CloudNatix logo

User Guide

Installing CloudNatix to VM Environments

Overview

We would like to provide the visibility and optimization feature of CloudNatix to a VM-based environment. The following is an architecture diagram that shows that Cluster Controller hosted in the CloudNatix environment monitors the infrastructure.

img

Alternatively, you can allow CloudNatix Global Controller to call the APIs of the cloud providers to collect the metrics instead of setting up the Cluster Controller.

Currently only AWS and GCP are supported for the access from Global Controller. Azure support is not yet done.

Installation Procedure for AWS

The installation consists of two steps:

  1. Create an IAM role that grants read-only permission to CloudNatix.
  2. Install CloudWatch Agent in each VM.
  3. (optional) Register the IAM role to CloudNatix Global Controller so that it can monitor.

Step 1. Create an IAM Role

We would like to have an IAM role that grants the following read-only permissions to CloudNatix:

  • ec2:Describe*
    • alternatively, ec2:DescribeInstances, ec2:DescribeInstanceTypes, ec2:DescribeVolumes, and ec2:DescribeRegions
  • cloudwatch:ListMetrics
  • cloudwatch:GetMetricData
  • cloudwatch:GetMetricStatistics

In addition to the above read-only permissions, the following permissions are needed to enable scheduled start/stop/resize of EC2 instances:

  • ec2:StartInstances
  • ec2:StopInstances
  • ec2:ModifyInstanceAttribute

To create the role, first please run the following command to obtain the "external ID" used in the policy data.

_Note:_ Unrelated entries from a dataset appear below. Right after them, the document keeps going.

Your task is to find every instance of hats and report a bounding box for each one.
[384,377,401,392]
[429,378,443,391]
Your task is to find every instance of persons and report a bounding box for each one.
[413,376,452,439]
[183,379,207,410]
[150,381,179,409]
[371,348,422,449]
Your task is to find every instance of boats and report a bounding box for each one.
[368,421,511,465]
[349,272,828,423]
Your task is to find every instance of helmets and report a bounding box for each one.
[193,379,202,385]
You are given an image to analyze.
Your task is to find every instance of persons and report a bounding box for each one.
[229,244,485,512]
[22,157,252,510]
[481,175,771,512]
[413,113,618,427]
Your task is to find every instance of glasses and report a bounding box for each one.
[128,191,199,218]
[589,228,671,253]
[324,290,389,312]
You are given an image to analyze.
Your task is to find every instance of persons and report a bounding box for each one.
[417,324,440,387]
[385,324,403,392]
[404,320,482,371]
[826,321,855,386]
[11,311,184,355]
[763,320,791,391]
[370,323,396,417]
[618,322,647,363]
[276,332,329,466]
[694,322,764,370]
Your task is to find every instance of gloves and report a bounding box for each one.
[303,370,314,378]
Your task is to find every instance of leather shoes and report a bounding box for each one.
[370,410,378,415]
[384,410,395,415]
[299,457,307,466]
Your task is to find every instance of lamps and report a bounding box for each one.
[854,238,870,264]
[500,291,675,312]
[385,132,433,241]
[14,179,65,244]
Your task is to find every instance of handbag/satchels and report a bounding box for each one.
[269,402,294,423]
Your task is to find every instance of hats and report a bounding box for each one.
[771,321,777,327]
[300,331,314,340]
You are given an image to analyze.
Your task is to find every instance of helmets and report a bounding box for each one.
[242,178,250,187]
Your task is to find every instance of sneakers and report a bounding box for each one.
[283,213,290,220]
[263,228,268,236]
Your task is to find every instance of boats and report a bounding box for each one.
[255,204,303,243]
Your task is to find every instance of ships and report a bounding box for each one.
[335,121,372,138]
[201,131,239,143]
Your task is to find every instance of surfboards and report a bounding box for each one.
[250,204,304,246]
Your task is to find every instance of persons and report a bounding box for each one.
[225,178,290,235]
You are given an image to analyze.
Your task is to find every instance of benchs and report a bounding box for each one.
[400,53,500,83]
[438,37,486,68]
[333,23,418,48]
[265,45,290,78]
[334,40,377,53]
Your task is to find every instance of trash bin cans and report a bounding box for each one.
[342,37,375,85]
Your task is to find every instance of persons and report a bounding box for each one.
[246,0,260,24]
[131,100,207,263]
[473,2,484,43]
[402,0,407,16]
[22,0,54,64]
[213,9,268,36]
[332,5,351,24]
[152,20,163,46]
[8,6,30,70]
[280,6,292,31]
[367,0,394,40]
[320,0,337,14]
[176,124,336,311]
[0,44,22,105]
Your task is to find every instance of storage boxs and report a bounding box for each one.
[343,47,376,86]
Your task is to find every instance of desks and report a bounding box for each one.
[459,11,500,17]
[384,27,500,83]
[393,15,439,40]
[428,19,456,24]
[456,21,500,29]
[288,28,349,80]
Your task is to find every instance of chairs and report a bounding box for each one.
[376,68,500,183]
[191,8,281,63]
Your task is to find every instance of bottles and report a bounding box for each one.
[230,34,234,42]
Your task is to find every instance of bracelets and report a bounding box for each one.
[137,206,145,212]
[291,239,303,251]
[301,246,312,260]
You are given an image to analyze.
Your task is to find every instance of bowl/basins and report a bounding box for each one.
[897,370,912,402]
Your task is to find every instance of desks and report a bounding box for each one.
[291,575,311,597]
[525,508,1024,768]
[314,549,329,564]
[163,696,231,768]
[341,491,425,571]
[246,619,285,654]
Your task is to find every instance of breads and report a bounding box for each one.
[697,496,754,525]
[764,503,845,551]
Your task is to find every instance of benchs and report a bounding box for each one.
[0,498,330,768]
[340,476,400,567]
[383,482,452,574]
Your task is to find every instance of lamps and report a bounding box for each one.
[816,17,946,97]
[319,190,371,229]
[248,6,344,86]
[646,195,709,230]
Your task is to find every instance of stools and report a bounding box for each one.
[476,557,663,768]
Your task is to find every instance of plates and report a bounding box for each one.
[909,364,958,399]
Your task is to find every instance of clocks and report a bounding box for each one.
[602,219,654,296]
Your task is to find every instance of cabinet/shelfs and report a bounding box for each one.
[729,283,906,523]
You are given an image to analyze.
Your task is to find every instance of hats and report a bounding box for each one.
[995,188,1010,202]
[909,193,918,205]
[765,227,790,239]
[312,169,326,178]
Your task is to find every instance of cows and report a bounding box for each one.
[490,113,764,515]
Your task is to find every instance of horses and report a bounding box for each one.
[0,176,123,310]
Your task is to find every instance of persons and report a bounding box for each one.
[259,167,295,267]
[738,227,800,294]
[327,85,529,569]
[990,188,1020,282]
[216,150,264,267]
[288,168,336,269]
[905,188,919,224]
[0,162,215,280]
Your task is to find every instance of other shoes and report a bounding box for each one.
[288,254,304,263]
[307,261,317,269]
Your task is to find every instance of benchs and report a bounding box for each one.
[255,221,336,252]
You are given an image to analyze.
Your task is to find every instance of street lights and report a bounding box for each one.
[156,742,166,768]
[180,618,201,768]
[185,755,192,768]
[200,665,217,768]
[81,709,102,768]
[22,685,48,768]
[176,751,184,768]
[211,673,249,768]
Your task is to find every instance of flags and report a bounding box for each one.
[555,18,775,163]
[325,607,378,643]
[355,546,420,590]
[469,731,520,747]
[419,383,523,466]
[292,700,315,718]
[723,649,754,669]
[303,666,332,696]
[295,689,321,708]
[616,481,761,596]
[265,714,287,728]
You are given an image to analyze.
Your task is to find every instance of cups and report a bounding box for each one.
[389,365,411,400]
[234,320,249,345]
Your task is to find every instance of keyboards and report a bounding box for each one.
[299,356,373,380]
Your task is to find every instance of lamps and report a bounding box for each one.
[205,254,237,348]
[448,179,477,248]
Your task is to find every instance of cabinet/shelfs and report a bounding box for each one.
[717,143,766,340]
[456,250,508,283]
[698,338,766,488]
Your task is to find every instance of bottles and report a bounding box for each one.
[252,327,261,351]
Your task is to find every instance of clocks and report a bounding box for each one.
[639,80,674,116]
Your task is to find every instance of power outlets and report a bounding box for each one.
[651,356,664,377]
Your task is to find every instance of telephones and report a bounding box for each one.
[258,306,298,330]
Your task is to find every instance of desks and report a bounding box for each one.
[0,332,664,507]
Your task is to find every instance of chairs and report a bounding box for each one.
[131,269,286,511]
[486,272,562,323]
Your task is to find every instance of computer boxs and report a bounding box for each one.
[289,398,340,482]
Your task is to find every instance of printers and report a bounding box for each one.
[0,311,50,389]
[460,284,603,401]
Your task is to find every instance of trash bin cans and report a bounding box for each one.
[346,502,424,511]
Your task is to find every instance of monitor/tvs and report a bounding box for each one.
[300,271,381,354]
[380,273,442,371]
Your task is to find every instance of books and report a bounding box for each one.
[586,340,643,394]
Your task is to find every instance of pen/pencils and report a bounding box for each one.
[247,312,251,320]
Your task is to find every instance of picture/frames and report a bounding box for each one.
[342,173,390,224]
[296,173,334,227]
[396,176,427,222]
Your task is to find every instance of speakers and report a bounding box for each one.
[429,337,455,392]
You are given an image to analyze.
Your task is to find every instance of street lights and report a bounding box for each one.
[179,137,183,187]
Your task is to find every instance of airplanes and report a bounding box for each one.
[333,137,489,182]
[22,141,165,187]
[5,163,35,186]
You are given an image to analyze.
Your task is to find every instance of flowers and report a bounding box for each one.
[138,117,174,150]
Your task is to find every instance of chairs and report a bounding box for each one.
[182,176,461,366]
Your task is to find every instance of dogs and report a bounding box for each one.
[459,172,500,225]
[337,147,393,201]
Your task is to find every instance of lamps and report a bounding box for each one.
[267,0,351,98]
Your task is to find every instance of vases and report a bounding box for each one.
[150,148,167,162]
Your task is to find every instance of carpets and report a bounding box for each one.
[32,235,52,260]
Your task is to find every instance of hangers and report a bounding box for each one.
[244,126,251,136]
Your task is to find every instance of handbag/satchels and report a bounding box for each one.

cnatix infrastructure monitoring external-id

please run the following commands:

aws iam create-role \
  --role-name CloudNatixClusterController \
  --assume-role-policy-document file://<path to trust-policy.json>

aws iam put-role-policy \
  --role-name CloudNatixClusterController \
  --policy-name CloudNatixClusterControllerPolicy \
  --policy-document file://<path to perm-policy.json>

Here is the content of trust-policy.json.

{
  "Version": "2012-10-17",
  "Statement": [
    {
      "Sid": "",
      "Effect": "Allow",
      "Principal": {
        "Service": "ec2.amazonaws.com"
      },
      "Action": "sts:AssumeRole"
    },
    {
      "Sid": "",
      "Effect": "Allow",
      "Principal": {
        "AWS": "arn:aws:iam::803339316953:role/GlobalClusterWatcherProd"
      },
      "Action": "sts:AssumeRole",
      "Condition": {
        "StringEquals": {
          "sts:ExternalId": "<the external ID shown in cnatix CLI>"
        }
      }
    }
  ]
}

Here is the content of perm-policy.json.

{
  "Version": "2012-10-17",
  "Statement": {
    "Effect": "Allow",
      "Action": [
          "ec2:Describe*",
          "cloudwatch:ListMetrics",
          "cloudwatch:GetMetricData",
          "cloudwatch:GetMetricStatistics"
    ],
    "Resource": "*"
  }
}

Once the IAM role is created, please share the IAM role ARN to CloudNatix.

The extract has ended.